The problem – In the entries, find all lines that hold the word "generally" and copy them.

Record excerpts –
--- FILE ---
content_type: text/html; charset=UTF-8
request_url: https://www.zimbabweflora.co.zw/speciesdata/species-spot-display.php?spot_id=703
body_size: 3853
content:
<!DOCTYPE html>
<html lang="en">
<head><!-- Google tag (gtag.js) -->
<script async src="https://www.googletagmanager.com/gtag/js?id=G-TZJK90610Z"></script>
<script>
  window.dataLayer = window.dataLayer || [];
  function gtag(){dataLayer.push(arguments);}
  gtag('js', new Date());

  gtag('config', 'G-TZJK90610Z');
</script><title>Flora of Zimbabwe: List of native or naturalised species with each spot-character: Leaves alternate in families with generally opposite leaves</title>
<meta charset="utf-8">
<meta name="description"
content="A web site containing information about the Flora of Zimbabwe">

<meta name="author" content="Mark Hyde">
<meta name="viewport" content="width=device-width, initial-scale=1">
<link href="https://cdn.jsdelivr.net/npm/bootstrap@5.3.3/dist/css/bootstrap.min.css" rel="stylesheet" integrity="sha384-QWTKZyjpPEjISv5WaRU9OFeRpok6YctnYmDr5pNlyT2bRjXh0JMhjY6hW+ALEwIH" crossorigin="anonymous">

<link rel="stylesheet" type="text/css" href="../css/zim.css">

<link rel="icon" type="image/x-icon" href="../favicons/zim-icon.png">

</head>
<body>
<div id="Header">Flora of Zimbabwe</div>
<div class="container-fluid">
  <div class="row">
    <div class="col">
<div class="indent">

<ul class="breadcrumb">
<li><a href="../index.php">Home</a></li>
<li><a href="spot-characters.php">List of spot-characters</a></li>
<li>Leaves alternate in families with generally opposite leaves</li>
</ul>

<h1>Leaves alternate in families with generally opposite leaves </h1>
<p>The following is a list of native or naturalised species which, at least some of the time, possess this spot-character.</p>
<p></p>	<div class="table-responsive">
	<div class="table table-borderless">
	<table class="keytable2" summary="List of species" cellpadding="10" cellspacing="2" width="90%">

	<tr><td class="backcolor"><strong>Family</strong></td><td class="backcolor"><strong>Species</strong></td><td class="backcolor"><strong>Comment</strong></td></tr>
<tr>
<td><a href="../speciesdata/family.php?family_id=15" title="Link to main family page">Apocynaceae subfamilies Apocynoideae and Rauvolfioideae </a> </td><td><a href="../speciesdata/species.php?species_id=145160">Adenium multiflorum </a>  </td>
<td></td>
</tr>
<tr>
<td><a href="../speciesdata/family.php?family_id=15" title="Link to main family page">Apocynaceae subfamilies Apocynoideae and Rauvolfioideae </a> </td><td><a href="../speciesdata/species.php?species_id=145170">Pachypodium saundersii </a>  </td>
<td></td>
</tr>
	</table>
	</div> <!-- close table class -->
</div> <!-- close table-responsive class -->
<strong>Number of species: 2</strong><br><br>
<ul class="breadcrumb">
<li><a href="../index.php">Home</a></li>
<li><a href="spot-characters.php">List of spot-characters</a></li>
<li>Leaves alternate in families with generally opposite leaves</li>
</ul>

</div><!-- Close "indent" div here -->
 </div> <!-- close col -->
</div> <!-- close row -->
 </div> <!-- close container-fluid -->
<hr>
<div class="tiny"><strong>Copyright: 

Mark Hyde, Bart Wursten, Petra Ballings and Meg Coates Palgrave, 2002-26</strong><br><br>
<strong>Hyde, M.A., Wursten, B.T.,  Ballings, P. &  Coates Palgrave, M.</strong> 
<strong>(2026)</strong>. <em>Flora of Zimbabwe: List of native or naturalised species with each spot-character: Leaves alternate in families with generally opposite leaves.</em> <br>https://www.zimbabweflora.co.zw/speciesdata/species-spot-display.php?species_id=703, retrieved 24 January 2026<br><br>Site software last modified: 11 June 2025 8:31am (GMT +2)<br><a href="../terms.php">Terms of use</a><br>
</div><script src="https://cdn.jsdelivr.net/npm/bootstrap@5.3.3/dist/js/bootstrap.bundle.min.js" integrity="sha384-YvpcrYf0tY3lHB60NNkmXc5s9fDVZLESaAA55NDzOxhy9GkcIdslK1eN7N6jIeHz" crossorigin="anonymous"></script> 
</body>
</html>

Answer space –
</script><title>Flora of Zimbabwe: List of native or naturalised species with each spot-character: Leaves alternate in families with generally opposite leaves</title>
<li>Leaves alternate in families with generally opposite leaves</li>
<h1>Leaves alternate in families with generally opposite leaves </h1>
<li>Leaves alternate in families with generally opposite leaves</li>
<strong>(2026)</strong>. <em>Flora of Zimbabwe: List of native or naturalised species with each spot-character: Leaves alternate in families with generally opposite leaves.</em> <br>https://www.zimbabweflora.co.zw/speciesdata/species-spot-display.php?species_id=703, retrieved 24 January 2026<br><br>Site software last modified: 11 June 2025 8:31am (GMT +2)<br><a href="../terms.php">Terms of use</a><br>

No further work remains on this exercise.